Ехали мы скучной, однообразной пустыней недолго: вдали показались пирамиды. Вскоре и Каир. Поместили нас в отеле. Обедали в греческом ресторане. Посмотрели и центр города. Европейский город красив и благоустроен, но свернешь немного в сторону — и уже начинаются узкие кривые улочки со снующей по ним беднотой. У многих женщин лица закрыты чадрой. Мужчины-арабы одеты или в свои национальные костюмы, или в европейские, но с неизменной феской на голове. Как среди женщин, так и среди мужчин встречается много красивых, обращающих на себя внимание типов.

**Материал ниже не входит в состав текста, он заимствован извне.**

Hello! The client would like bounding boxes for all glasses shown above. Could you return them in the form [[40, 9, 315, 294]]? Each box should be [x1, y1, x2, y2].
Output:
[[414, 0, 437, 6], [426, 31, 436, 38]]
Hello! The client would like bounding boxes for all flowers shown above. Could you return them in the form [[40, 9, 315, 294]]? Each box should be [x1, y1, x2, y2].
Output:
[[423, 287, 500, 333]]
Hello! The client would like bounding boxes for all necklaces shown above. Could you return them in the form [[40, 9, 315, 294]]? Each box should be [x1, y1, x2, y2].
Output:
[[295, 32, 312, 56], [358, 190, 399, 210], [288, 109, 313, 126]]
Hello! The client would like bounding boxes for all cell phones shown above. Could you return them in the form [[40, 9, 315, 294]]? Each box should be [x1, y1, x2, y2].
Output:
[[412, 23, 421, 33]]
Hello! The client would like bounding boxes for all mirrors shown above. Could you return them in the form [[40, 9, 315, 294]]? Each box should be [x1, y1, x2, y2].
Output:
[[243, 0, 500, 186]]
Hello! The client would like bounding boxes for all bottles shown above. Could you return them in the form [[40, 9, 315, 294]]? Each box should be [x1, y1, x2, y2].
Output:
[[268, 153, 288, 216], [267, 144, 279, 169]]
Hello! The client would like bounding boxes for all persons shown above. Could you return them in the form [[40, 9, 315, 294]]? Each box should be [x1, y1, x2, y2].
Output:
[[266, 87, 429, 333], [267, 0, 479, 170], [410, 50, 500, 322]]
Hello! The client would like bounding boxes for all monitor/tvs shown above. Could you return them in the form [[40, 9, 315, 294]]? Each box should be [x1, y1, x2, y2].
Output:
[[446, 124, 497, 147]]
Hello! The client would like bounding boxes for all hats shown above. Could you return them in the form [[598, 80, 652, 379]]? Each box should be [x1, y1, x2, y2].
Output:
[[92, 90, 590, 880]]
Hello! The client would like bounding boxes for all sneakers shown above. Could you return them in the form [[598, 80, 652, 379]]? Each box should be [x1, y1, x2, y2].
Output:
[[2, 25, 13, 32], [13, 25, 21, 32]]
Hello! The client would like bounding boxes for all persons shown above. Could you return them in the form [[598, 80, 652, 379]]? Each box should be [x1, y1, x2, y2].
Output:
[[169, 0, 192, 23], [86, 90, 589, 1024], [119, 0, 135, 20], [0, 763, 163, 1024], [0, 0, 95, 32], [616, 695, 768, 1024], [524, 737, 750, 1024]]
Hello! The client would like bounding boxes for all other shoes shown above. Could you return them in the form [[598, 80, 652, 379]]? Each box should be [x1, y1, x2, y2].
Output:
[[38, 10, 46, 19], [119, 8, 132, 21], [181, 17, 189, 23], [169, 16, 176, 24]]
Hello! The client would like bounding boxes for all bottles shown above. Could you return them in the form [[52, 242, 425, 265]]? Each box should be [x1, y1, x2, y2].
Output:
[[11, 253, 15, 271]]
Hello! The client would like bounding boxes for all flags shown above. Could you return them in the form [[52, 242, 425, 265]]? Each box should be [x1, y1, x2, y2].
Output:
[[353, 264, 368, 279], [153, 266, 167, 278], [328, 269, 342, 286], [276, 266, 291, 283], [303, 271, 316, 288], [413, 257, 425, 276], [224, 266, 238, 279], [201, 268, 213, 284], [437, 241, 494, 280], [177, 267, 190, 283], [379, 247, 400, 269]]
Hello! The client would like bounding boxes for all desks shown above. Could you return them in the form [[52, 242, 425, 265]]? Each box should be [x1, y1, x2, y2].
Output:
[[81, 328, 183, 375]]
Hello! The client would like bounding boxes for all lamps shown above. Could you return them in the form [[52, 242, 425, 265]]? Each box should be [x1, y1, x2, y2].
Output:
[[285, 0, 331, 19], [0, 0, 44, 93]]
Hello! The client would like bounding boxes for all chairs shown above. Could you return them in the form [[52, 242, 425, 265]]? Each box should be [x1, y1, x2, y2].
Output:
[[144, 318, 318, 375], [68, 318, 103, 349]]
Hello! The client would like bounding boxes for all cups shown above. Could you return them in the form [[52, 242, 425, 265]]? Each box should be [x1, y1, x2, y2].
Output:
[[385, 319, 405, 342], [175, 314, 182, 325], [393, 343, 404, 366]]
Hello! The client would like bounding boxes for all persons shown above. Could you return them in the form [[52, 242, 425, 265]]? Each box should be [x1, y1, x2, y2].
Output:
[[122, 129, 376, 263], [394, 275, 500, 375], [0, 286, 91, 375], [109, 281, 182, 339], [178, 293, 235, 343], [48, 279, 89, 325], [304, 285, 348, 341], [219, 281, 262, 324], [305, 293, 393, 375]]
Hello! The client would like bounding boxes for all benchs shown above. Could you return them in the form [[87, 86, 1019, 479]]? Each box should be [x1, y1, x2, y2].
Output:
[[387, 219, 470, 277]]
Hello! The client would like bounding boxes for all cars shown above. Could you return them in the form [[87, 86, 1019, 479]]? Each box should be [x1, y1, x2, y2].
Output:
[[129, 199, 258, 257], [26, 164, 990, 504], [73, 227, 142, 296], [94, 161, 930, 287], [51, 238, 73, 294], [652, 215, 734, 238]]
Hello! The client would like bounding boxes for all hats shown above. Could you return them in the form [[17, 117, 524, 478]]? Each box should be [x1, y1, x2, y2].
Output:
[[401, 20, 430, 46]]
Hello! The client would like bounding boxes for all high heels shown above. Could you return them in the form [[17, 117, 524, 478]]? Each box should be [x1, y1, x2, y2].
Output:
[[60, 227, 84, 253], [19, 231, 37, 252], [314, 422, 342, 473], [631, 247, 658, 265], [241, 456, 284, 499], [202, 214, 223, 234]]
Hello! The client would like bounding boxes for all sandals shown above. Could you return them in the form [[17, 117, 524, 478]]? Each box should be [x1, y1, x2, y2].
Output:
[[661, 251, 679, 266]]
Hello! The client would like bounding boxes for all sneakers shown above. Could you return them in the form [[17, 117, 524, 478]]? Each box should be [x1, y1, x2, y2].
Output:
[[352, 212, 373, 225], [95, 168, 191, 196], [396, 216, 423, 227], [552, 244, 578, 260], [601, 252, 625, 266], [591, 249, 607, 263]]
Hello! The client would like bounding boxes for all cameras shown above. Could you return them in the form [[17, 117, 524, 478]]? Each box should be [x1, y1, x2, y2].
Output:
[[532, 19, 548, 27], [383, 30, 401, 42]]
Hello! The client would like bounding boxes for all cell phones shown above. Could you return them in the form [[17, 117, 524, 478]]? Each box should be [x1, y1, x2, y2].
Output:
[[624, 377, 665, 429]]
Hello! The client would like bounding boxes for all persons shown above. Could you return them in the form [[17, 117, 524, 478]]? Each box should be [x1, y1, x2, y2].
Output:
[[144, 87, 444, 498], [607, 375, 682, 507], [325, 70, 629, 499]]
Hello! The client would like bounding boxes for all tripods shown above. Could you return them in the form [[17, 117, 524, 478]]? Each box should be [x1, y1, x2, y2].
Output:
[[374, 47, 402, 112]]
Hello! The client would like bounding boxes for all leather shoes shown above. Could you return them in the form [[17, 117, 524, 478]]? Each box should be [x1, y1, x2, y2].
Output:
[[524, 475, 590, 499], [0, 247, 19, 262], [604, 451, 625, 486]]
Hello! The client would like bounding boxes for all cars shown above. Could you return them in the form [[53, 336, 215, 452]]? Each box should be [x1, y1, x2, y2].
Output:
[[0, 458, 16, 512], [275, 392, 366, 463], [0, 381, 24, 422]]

Всей гурьбой отправились мы на трамвае в зоологический, он же и ботанический сад. Дорогой пришлось проезжать красивейшую часть города, расположенную по Нилу. По берегу были разбросаны богатейшие виллы и большие дома, буквально утопавшие в сплошном море садов с яркими цветниками, казавшимися огромными букетами. Обвитые находившейся как раз в цвету глицинией, и виллы и дома возвышались высокими цветущими купами — голубыми, розовыми, белыми. Переехали на ту сторону Нила. Ни ботанический, ни зоологический сад не представляли собой ничего интересного, но у большой клетки со множеством обезьян нас ожидало большое и забавное развлечение.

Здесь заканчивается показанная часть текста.